The Diocese is very unified. Although the level of their agreement varied, there was no multiple-
choice question asked in which the clergy and lay leaders did not agree. Likewise, within each group there was almost always a super majority. The only two questions that failed to get a super majority were those of clergy approval of women as priests (58%) or rectors (45%) and lay disapproval of non-celibate, non-married persons in leadership roles (54%).
Broad conclusions are more difficult to draw from the 3 free form questions other than those already apparent from the summary. Nevertheless, some high level conclusions seem appropriate. Clergy and lay leaders’ responses to all three questions demonstrate strong unity. It is significant that there is substantial agreement on Diocesan strengths and weaknesses between these two groups not only on many issues but also on the strength of those issues between groups. Similarly, the expressed opportunities for the Diocese are fundamentally optimistic in spite of its weaknesses, and in particular, in spite of the lawsuits.
The last question which sought free form responses asked clergy and lay leaders what opportunities they saw for the Diocese.

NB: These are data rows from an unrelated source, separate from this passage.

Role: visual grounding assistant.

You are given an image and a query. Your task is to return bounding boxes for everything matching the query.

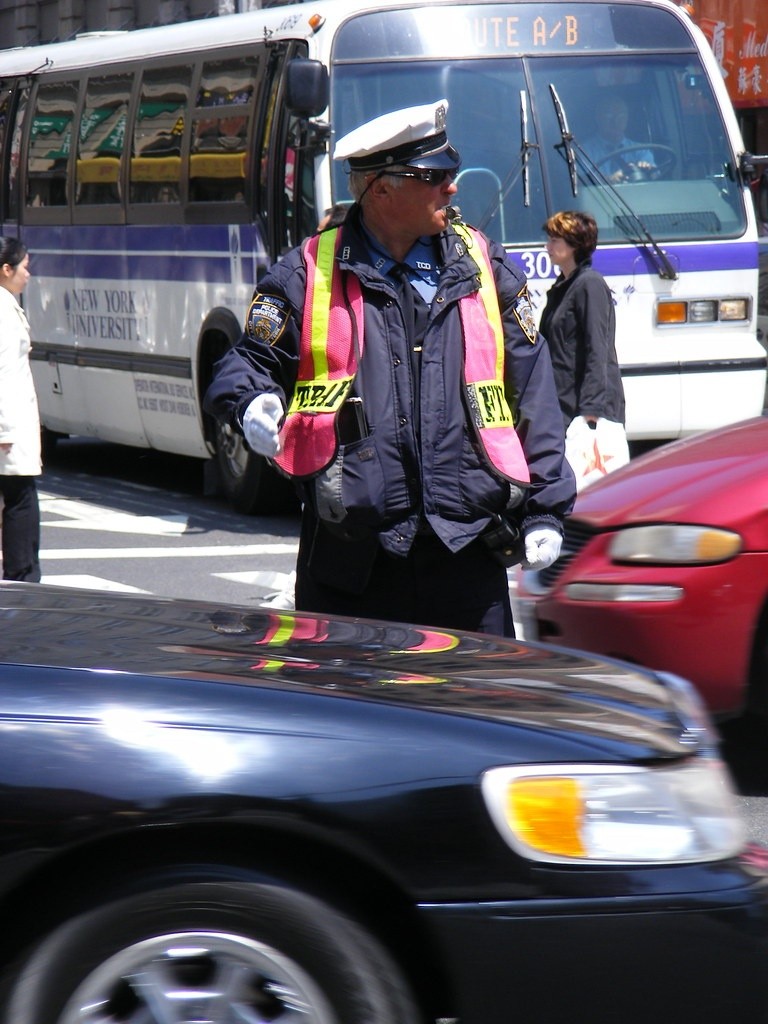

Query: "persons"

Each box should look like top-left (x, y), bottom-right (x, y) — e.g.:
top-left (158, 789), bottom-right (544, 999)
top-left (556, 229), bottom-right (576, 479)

top-left (0, 95), bottom-right (660, 637)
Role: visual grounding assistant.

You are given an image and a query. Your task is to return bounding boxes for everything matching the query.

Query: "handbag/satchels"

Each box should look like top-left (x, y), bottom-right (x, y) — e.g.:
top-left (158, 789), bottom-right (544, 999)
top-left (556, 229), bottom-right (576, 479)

top-left (559, 414), bottom-right (630, 493)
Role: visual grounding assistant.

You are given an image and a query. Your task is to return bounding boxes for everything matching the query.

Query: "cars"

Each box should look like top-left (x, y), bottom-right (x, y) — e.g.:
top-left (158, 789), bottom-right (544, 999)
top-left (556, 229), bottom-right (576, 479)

top-left (0, 583), bottom-right (767, 1024)
top-left (489, 416), bottom-right (767, 795)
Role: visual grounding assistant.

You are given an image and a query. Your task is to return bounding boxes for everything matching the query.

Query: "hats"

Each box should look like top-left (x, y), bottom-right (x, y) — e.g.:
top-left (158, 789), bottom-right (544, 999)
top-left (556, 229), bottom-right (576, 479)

top-left (333, 100), bottom-right (463, 170)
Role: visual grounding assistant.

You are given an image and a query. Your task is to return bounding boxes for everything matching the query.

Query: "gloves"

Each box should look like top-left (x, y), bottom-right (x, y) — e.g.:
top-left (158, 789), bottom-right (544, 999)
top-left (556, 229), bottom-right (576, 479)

top-left (242, 393), bottom-right (285, 459)
top-left (520, 522), bottom-right (565, 571)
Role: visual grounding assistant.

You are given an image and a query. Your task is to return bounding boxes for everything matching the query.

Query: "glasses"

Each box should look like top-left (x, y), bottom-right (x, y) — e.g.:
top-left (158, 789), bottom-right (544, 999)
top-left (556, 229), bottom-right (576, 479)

top-left (377, 167), bottom-right (461, 186)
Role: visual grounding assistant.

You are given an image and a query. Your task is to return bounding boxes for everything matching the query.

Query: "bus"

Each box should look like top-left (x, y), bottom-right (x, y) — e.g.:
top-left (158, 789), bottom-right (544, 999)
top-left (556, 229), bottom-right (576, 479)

top-left (1, 1), bottom-right (768, 514)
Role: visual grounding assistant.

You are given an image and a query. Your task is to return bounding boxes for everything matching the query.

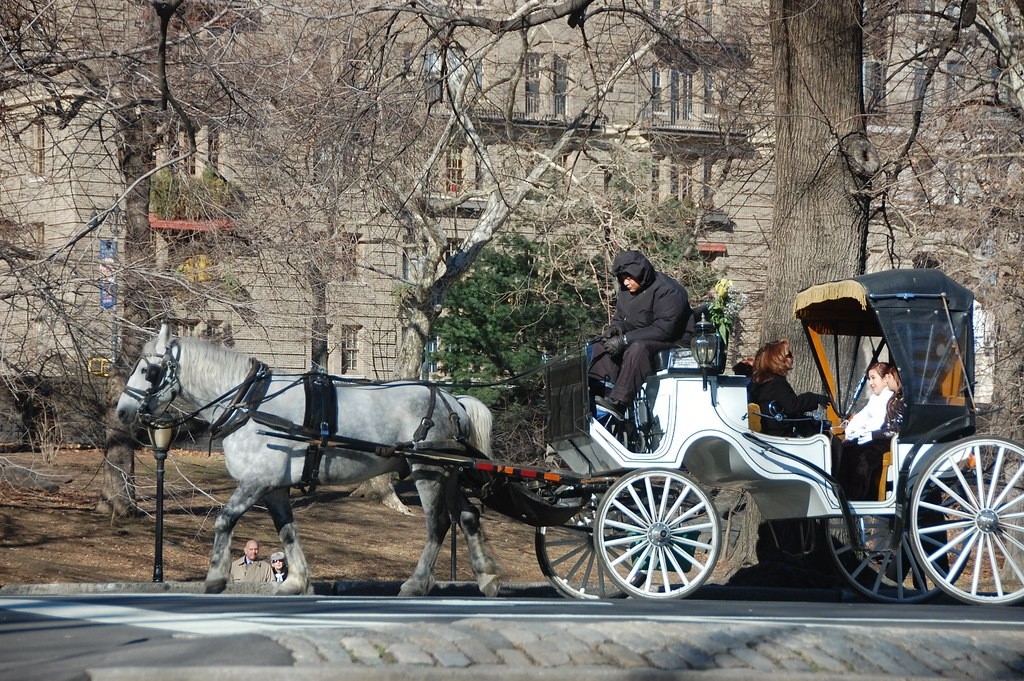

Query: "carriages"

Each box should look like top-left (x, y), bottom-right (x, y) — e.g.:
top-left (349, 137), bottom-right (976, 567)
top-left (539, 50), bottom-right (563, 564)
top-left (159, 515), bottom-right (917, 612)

top-left (111, 266), bottom-right (1024, 607)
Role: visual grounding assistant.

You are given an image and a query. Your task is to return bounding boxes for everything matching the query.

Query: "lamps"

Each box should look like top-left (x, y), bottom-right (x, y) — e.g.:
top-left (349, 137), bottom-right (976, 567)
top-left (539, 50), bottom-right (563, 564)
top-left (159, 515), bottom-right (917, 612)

top-left (692, 311), bottom-right (723, 392)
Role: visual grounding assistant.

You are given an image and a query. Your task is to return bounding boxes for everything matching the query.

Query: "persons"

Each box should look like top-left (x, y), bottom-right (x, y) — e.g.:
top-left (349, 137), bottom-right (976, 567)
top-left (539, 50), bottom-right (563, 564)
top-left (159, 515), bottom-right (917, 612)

top-left (588, 251), bottom-right (698, 422)
top-left (746, 340), bottom-right (842, 478)
top-left (843, 362), bottom-right (894, 453)
top-left (842, 366), bottom-right (903, 501)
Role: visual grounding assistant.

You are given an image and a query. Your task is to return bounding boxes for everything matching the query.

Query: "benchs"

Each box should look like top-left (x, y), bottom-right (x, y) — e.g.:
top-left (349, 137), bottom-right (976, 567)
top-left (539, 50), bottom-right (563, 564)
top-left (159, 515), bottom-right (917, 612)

top-left (650, 304), bottom-right (733, 374)
top-left (832, 425), bottom-right (892, 502)
top-left (747, 401), bottom-right (828, 439)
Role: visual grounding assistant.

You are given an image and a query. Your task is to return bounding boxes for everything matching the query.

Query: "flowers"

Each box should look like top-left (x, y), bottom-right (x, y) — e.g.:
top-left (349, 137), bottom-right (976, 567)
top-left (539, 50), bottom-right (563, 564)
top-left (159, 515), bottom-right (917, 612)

top-left (702, 277), bottom-right (746, 344)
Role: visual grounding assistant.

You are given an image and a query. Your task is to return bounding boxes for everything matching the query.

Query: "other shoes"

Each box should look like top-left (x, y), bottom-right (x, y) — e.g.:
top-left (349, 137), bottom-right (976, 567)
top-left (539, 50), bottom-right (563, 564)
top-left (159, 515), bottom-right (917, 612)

top-left (595, 395), bottom-right (628, 421)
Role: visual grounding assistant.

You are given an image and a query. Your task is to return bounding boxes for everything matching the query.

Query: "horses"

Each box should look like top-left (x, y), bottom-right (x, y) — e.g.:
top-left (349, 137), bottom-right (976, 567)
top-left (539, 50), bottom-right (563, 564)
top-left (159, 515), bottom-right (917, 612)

top-left (116, 318), bottom-right (503, 600)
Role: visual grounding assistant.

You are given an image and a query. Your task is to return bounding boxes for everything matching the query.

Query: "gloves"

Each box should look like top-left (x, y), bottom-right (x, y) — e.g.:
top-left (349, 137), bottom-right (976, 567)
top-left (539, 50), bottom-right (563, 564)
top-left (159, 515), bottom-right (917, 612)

top-left (600, 327), bottom-right (617, 342)
top-left (604, 334), bottom-right (626, 358)
top-left (817, 394), bottom-right (832, 409)
top-left (857, 431), bottom-right (873, 445)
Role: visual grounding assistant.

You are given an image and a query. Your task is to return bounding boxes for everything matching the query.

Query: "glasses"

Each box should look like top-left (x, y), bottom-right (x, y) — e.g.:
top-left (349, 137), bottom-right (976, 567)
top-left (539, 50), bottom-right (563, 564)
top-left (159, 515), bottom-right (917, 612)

top-left (272, 559), bottom-right (284, 563)
top-left (785, 351), bottom-right (792, 358)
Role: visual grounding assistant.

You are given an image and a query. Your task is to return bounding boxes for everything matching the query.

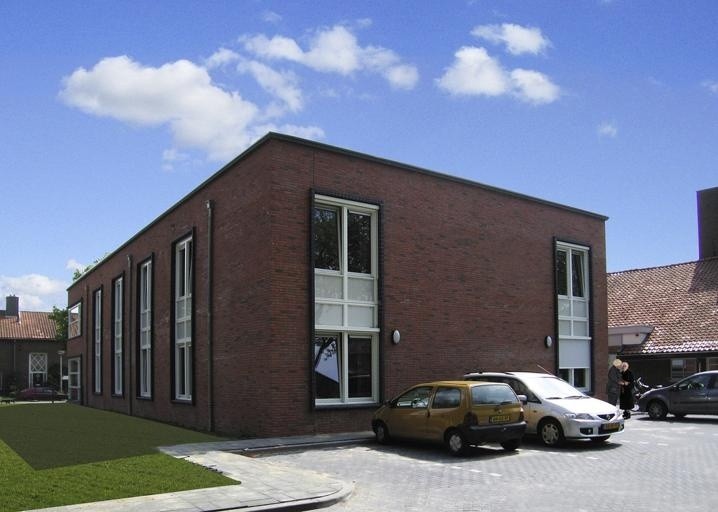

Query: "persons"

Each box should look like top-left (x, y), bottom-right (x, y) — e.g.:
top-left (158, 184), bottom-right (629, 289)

top-left (606, 358), bottom-right (630, 407)
top-left (620, 362), bottom-right (635, 420)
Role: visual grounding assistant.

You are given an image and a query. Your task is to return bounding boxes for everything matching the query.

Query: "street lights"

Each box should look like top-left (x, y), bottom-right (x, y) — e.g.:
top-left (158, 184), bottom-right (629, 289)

top-left (56, 350), bottom-right (65, 394)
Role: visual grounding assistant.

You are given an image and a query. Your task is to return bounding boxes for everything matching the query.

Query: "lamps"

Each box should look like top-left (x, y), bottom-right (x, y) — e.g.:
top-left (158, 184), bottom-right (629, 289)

top-left (392, 328), bottom-right (400, 344)
top-left (545, 336), bottom-right (552, 348)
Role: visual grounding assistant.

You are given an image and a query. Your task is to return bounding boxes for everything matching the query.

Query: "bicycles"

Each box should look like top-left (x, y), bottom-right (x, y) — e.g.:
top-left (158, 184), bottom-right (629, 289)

top-left (630, 377), bottom-right (650, 412)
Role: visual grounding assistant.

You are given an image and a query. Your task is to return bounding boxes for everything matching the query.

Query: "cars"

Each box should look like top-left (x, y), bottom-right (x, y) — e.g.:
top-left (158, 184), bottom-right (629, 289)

top-left (638, 370), bottom-right (718, 419)
top-left (17, 388), bottom-right (67, 401)
top-left (372, 381), bottom-right (524, 456)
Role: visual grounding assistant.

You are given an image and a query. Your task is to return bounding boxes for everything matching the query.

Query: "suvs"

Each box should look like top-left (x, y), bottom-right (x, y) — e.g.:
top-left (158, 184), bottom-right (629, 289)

top-left (464, 372), bottom-right (625, 447)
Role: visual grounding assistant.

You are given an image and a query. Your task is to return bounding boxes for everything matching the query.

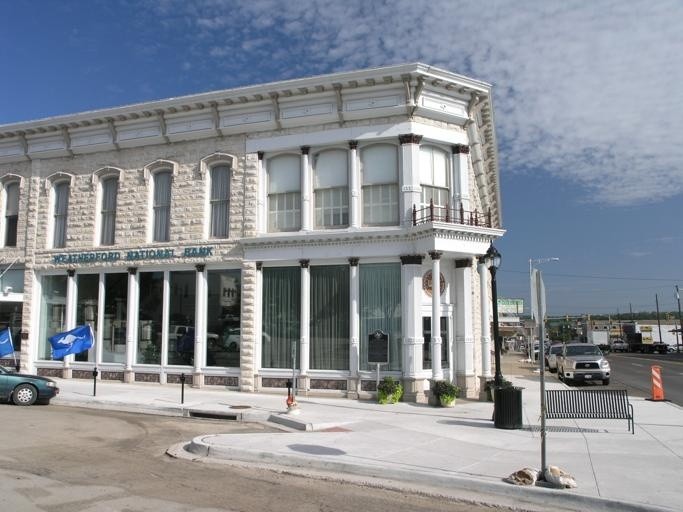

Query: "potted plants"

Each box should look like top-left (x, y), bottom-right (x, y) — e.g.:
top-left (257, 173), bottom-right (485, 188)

top-left (430, 380), bottom-right (461, 407)
top-left (377, 376), bottom-right (403, 404)
top-left (485, 379), bottom-right (512, 400)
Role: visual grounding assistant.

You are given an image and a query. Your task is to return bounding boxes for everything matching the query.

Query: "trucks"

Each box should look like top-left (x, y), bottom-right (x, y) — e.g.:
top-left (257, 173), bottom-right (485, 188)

top-left (625, 333), bottom-right (670, 355)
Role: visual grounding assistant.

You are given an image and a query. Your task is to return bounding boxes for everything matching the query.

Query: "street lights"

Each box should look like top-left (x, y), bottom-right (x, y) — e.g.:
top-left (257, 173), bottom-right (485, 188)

top-left (528, 257), bottom-right (567, 490)
top-left (481, 239), bottom-right (512, 420)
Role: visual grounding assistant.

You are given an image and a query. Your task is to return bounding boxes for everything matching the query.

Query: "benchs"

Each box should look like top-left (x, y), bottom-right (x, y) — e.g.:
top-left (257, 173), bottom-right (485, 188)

top-left (545, 389), bottom-right (634, 434)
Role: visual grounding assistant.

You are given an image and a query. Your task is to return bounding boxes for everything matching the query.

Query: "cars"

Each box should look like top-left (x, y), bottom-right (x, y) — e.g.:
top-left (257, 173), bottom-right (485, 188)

top-left (153, 324), bottom-right (271, 353)
top-left (521, 341), bottom-right (611, 386)
top-left (0, 364), bottom-right (59, 406)
top-left (667, 344), bottom-right (683, 352)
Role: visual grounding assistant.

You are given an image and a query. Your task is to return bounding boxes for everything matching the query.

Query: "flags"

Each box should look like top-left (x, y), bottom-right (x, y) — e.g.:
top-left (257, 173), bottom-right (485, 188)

top-left (48, 324), bottom-right (95, 360)
top-left (0, 330), bottom-right (14, 357)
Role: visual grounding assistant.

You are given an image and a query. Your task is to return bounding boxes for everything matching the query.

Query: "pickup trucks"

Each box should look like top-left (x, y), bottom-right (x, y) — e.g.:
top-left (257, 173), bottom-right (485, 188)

top-left (611, 339), bottom-right (628, 353)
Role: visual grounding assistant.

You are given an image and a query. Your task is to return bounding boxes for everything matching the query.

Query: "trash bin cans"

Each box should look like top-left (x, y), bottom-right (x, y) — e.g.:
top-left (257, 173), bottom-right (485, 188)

top-left (495, 390), bottom-right (522, 430)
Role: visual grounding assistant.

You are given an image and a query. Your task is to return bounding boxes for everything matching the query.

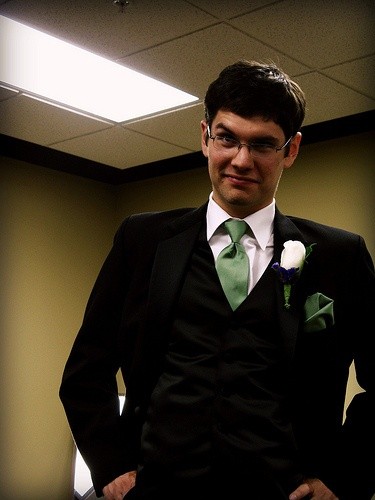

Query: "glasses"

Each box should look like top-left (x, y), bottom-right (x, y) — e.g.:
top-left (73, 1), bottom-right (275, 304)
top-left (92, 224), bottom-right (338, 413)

top-left (207, 125), bottom-right (292, 160)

Similar to the question on strengths and weaknesses, the responses were varied. As might be expected with a slightly more open issue, “opportunities”, there were many more different responses. The most common trait among them was optimism for the future. All but 7 of the responses across both groups were either positive in nature (223) or unsure (13) and only a few in each group saw the existence of the lawsuits as a hindrance to opportunities (2/6). Among positive statements were these: from the clergy: “unlimited growth potential”, “Growth!” “huge evangelistic and church planting opportunities”; “Endless”; from lay leaders: “uniquely positioned to make headway...”, “wide open”, “literally, the sky is the limit”. One member of the clergy captured much of the expectant sense of opportunity present in most of the responses:
We are in the epic center of a New Great Awakening. Out of the chaos and political divisiveness of today’s America will come thousands seeking refuge, hope and meaning for their lives. Only the love, compassion and forgiveness of our Lord Jesus Christ presented with uncompromising certainty and conviction can and will bring peace to their lives. Amen.
Another lay leader expressed opportunity as a function of a simple truth, “Remaining faithful to scripture, then all things are possible.”
As to specific categories, most responses fell in two broad opportunity categories: church growth in all its forms and establishing and expanding provincial (ACNA) and community relationships. By far, the most frequently stated opportunity for the Diocese across both groups was that of church growth (130). This was expressed as evangelism (16/21), church planting (40/9) or simply as growth (7/37). A frequent opportunity, especially among the clergy, was that of building, and finding ways to increase, relationships between the Diocese, other ACNA dioceses and the ACNA as a whole. Finally, a common response not as frequently mentioned, but still significant, were those who saw an opportunity to both improve, and lead the improvement in diversity, particularly racial diversity.